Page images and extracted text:
%%
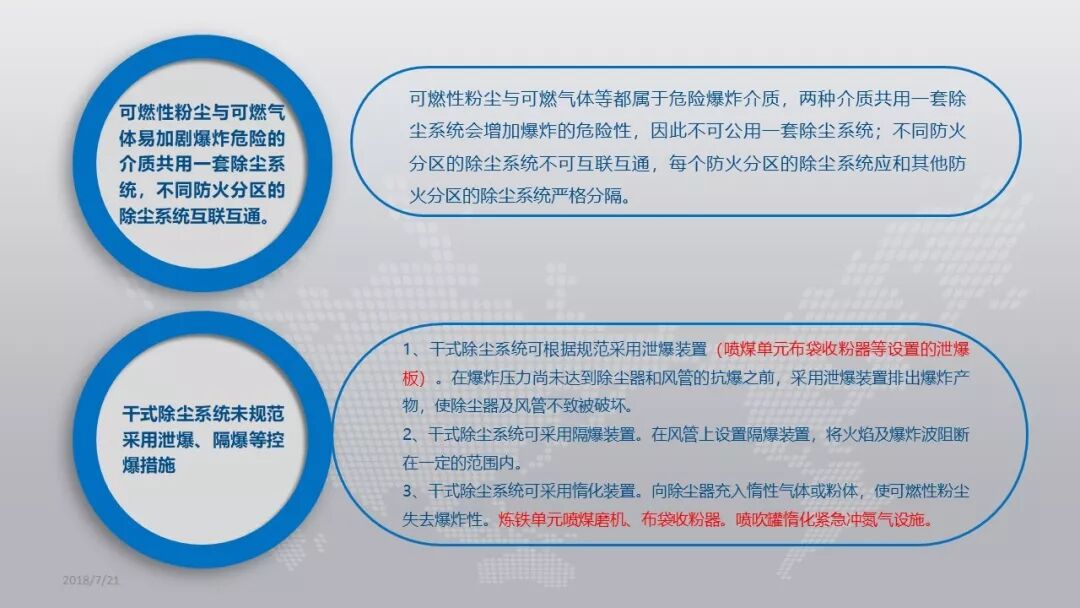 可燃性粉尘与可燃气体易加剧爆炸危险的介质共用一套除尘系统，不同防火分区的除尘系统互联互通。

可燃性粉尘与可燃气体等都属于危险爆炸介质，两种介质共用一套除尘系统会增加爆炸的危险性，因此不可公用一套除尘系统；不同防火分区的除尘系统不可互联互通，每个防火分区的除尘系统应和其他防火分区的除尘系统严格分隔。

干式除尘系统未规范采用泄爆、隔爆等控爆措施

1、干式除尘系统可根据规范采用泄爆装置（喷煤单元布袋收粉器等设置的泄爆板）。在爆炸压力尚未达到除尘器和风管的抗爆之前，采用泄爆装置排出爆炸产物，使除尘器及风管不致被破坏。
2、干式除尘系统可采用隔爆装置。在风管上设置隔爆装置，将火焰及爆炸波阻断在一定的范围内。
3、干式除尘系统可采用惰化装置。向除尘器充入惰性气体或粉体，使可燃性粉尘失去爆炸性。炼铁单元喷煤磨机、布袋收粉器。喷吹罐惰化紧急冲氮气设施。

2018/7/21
%%
With the pictures omitted, reproduce the records in full and exactly.

 可燃性粉尘与可燃气体易加剧爆炸危险的介质共用一套除尘系统，不同防火分区的除尘系统互联互通。

可燃性粉尘与可燃气体等都属于危险爆炸介质，两种介质共用一套除尘系统会增加爆炸的危险性，因此不可公用一套除尘系统；不同防火分区的除尘系统不可互联互通，每个防火分区的除尘系统应和其他防火分区的除尘系统严格分隔。

干式除尘系统未规范采用泄爆、隔爆等控爆措施

1、干式除尘系统可根据规范采用泄爆装置（喷煤单元布袋收粉器等设置的泄爆板）。在爆炸压力尚未达到除尘器和风管的抗爆之前，采用泄爆装置排出爆炸产物，使除尘器及风管不致被破坏。
2、干式除尘系统可采用隔爆装置。在风管上设置隔爆装置，将火焰及爆炸波阻断在一定的范围内。
3、干式除尘系统可采用惰化装置。向除尘器充入惰性气体或粉体，使可燃性粉尘失去爆炸性。炼铁单元喷煤磨机、布袋收粉器。喷吹罐惰化紧急冲氮气设施。

2018/7/21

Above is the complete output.